■ **WHAT THE EXERCISE ASKS**
Answer these questions about the forum thread on phone service in Mexico below:
(a) What drawback of Movistar does the opening line mention?
(b) Which area of Mexico does nadine name?
(c) What has nadine heard is ghastly expensive?

Movistar is cheaper and a good choice if you are staying in your city but there are dead zones when traveling at times.


----------



## nadine (Sep 10, 2013)

*iphone usage*

Hi - I too am wondering about what to expect for iphone coverage while in Mexico (Bucerias area). I have heard that texting isn't too bad, but roaming (data & voice) is ghastly expensive.

I'd like to keep my Cdn cell number for client use and have heard of people routing their calls through to a Mexican phone...can anyone shed light on this?

Thanks
Nadine


----------



## joaquinx (Jul 3, 2010)

nadine said:


> Hi - I too am wondering about what to expect for iphone coverage while in Mexico (Bucerias area). I have heard that texting isn't too bad, but roaming (data & voice) is ghastly expensive.
> 
> I'd like to keep my Cdn cell number for client use and have heard of people routing their calls through to a Mexican phone...can anyone shed light on this?

■ **PROVIDED DATA**

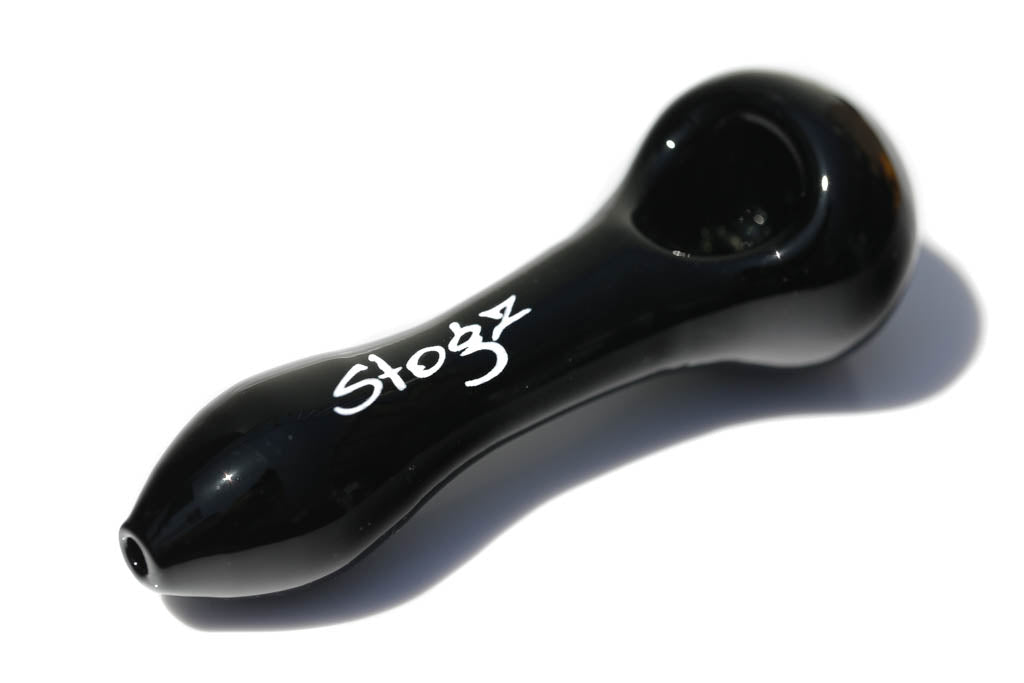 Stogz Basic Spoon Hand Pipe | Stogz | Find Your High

==

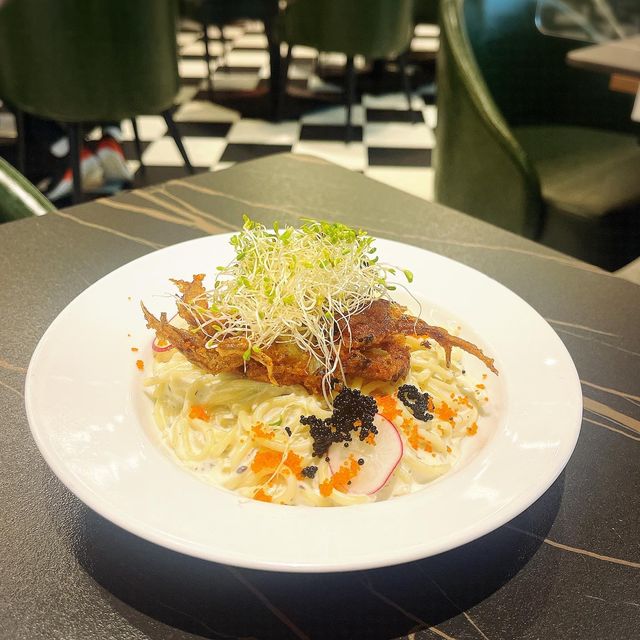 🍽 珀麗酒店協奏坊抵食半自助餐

■ **RESPONSE TO THE TASK**
(a) There are dead zones when traveling at times.
(b) The Bucerias area.
(c) Roaming, both data and voice.